Admittedly, the location – high in the new concert complex and aptly named Cloud Nine – was part of the appeal of the concert last Friday evening given by the Amstel (Saxophone) Quartet. Cloud Nine, usually a no-go area for classical music lovers, has a black-on-black, hip interior where singer songwriters and DJs usually rule. Yet this location worked extremely well for the repertoire presented which included classic contemporary (John Cage), a Gaudeamus prize nominee (Hikari Kiyama), local heroes of the scene (Wilbert Bulsink and Max Knigge), a saxophonist turned composer (Sander Germanus), all topped off with a young Russian (Alexey Sysoev); all, except Cage of course, still on the good side of middle age.

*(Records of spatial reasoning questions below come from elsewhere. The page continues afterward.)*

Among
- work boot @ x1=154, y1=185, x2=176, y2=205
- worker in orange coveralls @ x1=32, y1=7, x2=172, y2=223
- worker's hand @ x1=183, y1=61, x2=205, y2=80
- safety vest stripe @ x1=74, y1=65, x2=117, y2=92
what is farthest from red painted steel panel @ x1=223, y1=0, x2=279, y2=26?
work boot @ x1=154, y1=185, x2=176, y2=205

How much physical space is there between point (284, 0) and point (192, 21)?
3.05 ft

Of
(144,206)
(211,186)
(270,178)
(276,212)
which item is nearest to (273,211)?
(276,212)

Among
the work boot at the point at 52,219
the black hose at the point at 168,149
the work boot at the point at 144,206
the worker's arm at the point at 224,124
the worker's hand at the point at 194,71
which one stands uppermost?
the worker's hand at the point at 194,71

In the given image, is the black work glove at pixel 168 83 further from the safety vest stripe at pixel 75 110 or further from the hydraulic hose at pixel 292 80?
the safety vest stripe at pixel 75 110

The homogeneity of the quartet affords composers nearly unlimited room to experiment with sound. This programme was, thank goodness, by no means monotonous: deafeningly loud, busy or noisy as often is the case in statement moments of contemporary bravado. A well-balanced array of moods, colours and narratives was inherent in the chosen works. The Amstel Quartet programme also suited the foursome itself very well. 

Moonwalk by Sander Germanus was by far the most interesting piece of the concert and the one best suited to the sax. A well-presented introduction on the quarter tones in the work was useful in keeping us fascinated as opposed to appalled at all the unusual and delicate tuning. Both this tuning and the contrasts in register together launched Moonwalk into the stratospheres as the star of the evening.

Consistent Contradictions by Alexey Sysoev certainly lived up to its name. Not particularly enjoyable and never pleasing, the piece is a painful step backwards as it is merely experimental. In no way did it sound at all finished. The quartet worked hard and forged onward, ending the programme with the concert’s loudest and fastest piece. Hikari Kiyama’s Sax Quartet is very rhythmic, has attractive complexities, but never actually emancipates itself from that ambiguous term - slightly positive yet devastating when used in an artistic context - cute.

The Amstel Quartet is clearly dedicated to the contemporary cause. More precision and a bit more flair for contrasts within each and every separate work (in sound, timing, mood, dynamic) as well as an analytical search for the long lines in these new narratives would have given their performance more staying power. There are treasures still hidden in the works as programmed.

Germanus and to an extent, Kiyama, deserve deeper readings. A visit to the Gaudeamus Music Week is always enlightening, certainly educational. None of us regularly get the opportunity to hear sufficient new works from the next generation of classical composers to become fully appreciative of their work. For the most part, the Amstel Quartet’s concert in Cloud Nine was not merely enlightening and educational, it was also a successful performance.